At the University of Melbourne, a new tool has been used to master the complex fine motor skill that is required to assess and treat patients suffering from spinal cord pain, back pain etc. A device called SpinalLog is developed in the School of Computing and Information Systems and the Department of Physiotherapy at the University of Melbourne. This device looks and feels like an actual human spine. The SpinalLog is fitted with smart conductive foam sensors, so when the students apply pressure with hands and fingers on the spine during the assessment, the sensors measure it. It provides visual feedback on the student’s technique while they assess the spine.
One of the crucial parts of the SpinalLog is the pressure pattern. The instructor can teach the students how to apply pressure which can be seen on the visual display. The students can learn from those pressure pattern displayed on the screen. The display shows a 3-D spine, which visualizes the pressure exerted by the student. This 3-D spine is in correspondent with SpinalLog on which student is manipulating the force. The material used in the instrument changes its electrical properties, according to the pressure exerted by students.

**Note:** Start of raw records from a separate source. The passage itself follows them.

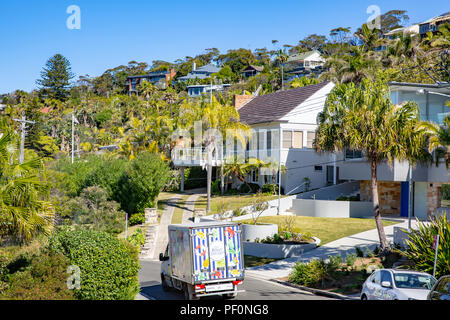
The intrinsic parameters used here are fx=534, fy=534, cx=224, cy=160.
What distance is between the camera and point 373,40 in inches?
2766

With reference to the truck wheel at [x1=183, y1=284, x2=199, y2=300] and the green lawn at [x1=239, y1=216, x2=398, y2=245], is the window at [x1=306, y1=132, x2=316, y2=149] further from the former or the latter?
the truck wheel at [x1=183, y1=284, x2=199, y2=300]

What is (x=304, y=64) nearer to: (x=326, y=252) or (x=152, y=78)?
(x=152, y=78)

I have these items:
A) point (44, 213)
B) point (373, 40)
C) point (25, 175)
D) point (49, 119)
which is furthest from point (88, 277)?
point (49, 119)

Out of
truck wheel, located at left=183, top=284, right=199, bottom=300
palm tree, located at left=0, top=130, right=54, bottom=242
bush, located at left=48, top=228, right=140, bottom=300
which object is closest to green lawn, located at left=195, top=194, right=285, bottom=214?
truck wheel, located at left=183, top=284, right=199, bottom=300

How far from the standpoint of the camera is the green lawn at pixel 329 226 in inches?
1249

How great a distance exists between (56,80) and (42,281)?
3942 inches

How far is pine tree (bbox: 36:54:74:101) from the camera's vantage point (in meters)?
107

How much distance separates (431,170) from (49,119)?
75258 millimetres

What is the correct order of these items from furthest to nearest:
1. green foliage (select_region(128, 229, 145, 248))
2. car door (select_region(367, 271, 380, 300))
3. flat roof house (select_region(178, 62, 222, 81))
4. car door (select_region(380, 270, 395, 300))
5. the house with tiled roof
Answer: flat roof house (select_region(178, 62, 222, 81)) < the house with tiled roof < green foliage (select_region(128, 229, 145, 248)) < car door (select_region(367, 271, 380, 300)) < car door (select_region(380, 270, 395, 300))

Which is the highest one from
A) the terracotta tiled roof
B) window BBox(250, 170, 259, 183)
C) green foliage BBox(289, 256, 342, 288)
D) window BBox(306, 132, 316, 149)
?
the terracotta tiled roof

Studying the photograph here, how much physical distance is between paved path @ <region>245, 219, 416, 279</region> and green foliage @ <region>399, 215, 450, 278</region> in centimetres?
610

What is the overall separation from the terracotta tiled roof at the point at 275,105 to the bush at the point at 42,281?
3142cm

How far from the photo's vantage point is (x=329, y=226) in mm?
33875

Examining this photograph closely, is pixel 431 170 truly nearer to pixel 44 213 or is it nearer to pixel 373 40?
pixel 44 213
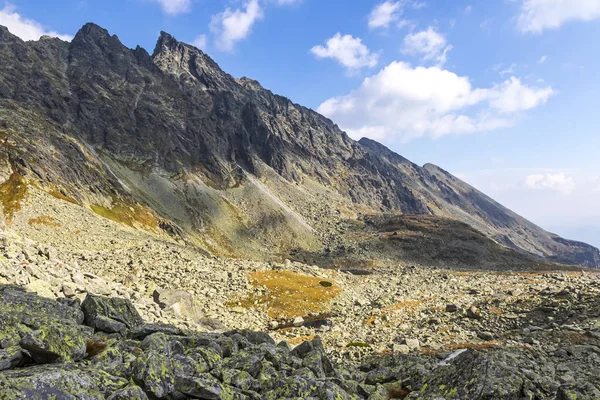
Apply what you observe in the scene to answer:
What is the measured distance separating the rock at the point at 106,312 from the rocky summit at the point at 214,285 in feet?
0.27

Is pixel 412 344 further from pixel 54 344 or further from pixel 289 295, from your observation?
pixel 54 344

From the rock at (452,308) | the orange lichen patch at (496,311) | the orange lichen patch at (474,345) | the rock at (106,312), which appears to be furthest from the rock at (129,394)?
the orange lichen patch at (496,311)

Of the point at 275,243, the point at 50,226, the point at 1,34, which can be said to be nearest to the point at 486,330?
the point at 50,226

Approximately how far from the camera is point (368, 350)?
2553 cm

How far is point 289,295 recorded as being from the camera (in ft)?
153

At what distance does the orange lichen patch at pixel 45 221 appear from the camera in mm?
63647

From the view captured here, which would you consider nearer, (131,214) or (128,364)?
(128,364)

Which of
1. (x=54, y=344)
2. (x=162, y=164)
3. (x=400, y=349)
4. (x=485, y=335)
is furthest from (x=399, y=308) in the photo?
(x=162, y=164)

Furthermore, harder and softer foam replicates different conditions of the spine, which help to understand different spinal conditions other than they would see in the classroom. Because SpinalLog, the ability of students to replicate the pattern shown by the instructor has boosted. Besides, the foam used offers a physical resistance, which gives a better idea about what’s it like to mobilize a real spine. This device has proved to be crucial for physiotherapy students as it enables them to practice safely before moving on to volunteer.